Recueil préalable du consentement

L’article 82 de la LIL dispose que le stockage et la consultation des traceurs « ne peuvent avoir lieu qu’à condition que l’abonné ou la personne utilisatrice ait exprimé, après avoir reçu cette information, son consentement », hors stricte nécessité.

Concernant le moteur de recherche Google Search, sur les sept traceurs déposés dès l’affichage du moteur de recherche, quatre sont destinés à la publicité ciblée, ce qui contrevient à ces dispositions (pts 98-101). La CNIL relève néanmoins que depuis l’ouverture de la procédure, Google a cessé cette pratique (pt 102). Constat est fait que, contrairement à ses solutions antérieures, la CNIL ne fait plus mention de la définition du consentement telle qu’elle résulte de l’article 4, 11 du RGPD (reprise dans CNIL 17 sept. 2020, délib. nos 2020-091 et 2020-092, lignes directrices et recommandation en matière de cookies et autres traceurs, Dalloz actualité, 7 oct. 2020, obs. Crichton. V. égal. CJUE 1er oct. 2019, Planet49, aff. C-673/17, préc.). Son argumentation n’est dès lors plus divisée en fonction des critères du consentement – libre, spécifique, univoque, manifesté par un acte positif clair – et reste centrée sur le seul article 82 de la LIL.

Concernant le site Amazon.fr, les cookies visés sont des cookies publicitaires qui n’entrent pas dans le champ des exceptions relatives aux cookies essentiels. Il est donc nécessaire d’obtenir un consentement préalable, ce qui n’est pas le cas en l’espèce puisque ces traceurs étaient déposés « avant toute action de l’internaute, fût-ce une simple poursuite de la navigation » (pt 89).

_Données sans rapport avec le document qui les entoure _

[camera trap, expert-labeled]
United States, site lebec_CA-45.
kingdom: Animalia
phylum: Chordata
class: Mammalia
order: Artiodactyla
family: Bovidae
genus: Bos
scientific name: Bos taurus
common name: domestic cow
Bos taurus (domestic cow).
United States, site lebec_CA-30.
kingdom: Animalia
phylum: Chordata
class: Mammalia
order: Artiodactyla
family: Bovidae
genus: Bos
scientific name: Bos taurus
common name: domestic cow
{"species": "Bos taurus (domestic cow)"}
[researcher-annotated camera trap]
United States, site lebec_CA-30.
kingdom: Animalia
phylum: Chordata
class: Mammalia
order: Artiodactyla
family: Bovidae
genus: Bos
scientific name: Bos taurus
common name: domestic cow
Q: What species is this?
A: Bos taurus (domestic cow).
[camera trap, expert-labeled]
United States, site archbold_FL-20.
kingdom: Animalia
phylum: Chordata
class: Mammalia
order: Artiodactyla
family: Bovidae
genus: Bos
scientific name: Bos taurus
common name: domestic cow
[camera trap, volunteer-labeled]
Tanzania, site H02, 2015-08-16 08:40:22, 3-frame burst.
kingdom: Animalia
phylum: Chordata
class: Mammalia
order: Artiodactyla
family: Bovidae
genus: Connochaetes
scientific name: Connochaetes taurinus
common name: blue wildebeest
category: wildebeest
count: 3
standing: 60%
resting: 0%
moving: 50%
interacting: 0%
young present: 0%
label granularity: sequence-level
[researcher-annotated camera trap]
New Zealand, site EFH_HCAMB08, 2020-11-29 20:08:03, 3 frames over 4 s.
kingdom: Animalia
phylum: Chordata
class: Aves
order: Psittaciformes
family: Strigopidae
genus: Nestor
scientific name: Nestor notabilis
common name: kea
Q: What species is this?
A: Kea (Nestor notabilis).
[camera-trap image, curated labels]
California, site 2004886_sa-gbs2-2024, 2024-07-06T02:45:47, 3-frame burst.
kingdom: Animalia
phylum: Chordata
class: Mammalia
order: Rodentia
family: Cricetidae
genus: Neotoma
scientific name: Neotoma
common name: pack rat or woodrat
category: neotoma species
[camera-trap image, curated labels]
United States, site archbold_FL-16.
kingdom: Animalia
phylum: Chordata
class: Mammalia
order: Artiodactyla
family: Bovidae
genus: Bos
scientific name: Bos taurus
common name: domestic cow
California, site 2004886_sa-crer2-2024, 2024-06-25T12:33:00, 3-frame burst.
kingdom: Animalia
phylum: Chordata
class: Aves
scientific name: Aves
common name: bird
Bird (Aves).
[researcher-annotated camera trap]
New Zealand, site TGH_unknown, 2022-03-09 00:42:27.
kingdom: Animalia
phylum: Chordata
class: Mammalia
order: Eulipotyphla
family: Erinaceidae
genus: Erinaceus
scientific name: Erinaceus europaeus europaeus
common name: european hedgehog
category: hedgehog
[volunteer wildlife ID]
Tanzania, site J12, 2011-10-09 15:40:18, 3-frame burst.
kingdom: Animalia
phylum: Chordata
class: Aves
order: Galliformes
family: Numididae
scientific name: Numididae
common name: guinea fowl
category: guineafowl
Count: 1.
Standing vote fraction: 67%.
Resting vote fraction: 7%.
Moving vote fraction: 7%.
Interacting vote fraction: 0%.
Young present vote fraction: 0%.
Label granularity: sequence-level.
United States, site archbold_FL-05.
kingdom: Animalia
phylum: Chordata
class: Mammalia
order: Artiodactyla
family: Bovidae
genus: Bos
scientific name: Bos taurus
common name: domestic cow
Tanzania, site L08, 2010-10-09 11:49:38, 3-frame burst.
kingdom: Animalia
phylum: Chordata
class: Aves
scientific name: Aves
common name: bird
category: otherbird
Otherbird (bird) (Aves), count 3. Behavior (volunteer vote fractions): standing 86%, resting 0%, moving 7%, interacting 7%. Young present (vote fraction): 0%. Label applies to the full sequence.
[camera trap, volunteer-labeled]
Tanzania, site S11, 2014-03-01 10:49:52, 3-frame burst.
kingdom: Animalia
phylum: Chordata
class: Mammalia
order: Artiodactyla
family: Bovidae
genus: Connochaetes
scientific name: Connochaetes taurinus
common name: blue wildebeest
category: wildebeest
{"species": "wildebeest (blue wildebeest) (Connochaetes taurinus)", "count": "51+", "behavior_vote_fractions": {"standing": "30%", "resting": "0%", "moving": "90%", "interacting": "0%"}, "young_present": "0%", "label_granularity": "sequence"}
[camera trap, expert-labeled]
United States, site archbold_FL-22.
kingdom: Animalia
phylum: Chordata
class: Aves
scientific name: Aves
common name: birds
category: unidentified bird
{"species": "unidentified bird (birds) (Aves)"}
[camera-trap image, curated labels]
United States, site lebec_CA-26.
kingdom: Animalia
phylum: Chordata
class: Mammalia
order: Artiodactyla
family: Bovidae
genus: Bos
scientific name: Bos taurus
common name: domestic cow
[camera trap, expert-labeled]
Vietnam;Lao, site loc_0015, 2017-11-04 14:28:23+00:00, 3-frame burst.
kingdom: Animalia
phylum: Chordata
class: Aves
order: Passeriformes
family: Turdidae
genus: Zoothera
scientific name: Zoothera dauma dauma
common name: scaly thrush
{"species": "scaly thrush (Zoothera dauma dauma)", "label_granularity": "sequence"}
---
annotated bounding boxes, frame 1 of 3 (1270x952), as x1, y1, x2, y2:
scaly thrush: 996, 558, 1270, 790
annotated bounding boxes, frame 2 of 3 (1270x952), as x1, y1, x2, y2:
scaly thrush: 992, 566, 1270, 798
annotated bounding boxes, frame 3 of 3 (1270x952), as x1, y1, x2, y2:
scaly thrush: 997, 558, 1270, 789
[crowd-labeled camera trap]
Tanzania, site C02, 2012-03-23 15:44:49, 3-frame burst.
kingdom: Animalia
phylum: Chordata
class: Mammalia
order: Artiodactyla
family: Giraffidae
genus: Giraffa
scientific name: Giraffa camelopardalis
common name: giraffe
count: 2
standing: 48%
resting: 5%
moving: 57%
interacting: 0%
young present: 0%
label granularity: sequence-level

Opposition ultérieure de l’utilisateur du moteur Google Search

La CNIL relève que le mécanisme d’opposition ultérieur par la personne concernée n’était pas suffisamment mis en valeur par Google (pt 105). En outre, quand bien même la personne aurait désactivé les cookies, il ressort des investigations de la CNIL que plusieurs des traceurs demeuraient stockés sur l’équipement terminal de l’utilisateur (pts 106-108), rendant le mécanisme partiellement défaillant.

Sanctions

Au vu des éléments qui précèdent, la CNIL prononce une amende administrative à l’encontre de Google de 100 millions d’euros (60 millions pour Google LLC et 40 millions pour Google Ireland Limited). Le montant de cette amende a été « significativement réduit » eu égard à la forte coopération avec la CNIL dont Google a fait preuve (pt 121), quoi que la CNIL semble faire volte-face en estimant que cette coopération ne peut devenir une « circonstance atténuante » en raison du fait que le groupe n’a « jamais communiqué aux services de la Commission les revenus publicitaires […] réalisés en France » (pts 133-135). Il est intéressant de relever que le montant reste élevé en raison de la position dominante de Google sur le marché de la recherche en ligne (pts 124-126). Il le reste également en raison des « capacités financières » du groupe (pt 139). Cette sanction est complétée par une injonction de mise en conformité sous astreinte (pts 140-145) et par la publicité de la décision (pts 146-148).

La sanction d’Amazon, 35 millions d’euros, est également aggravée eu égard notamment au nombre d’utilisateurs et au caractère sensible des données traitées (pts 120-123). À l’instar de la décision Google, la CNIL prononce également une injonction de mise en conformité et la publicité de la décision.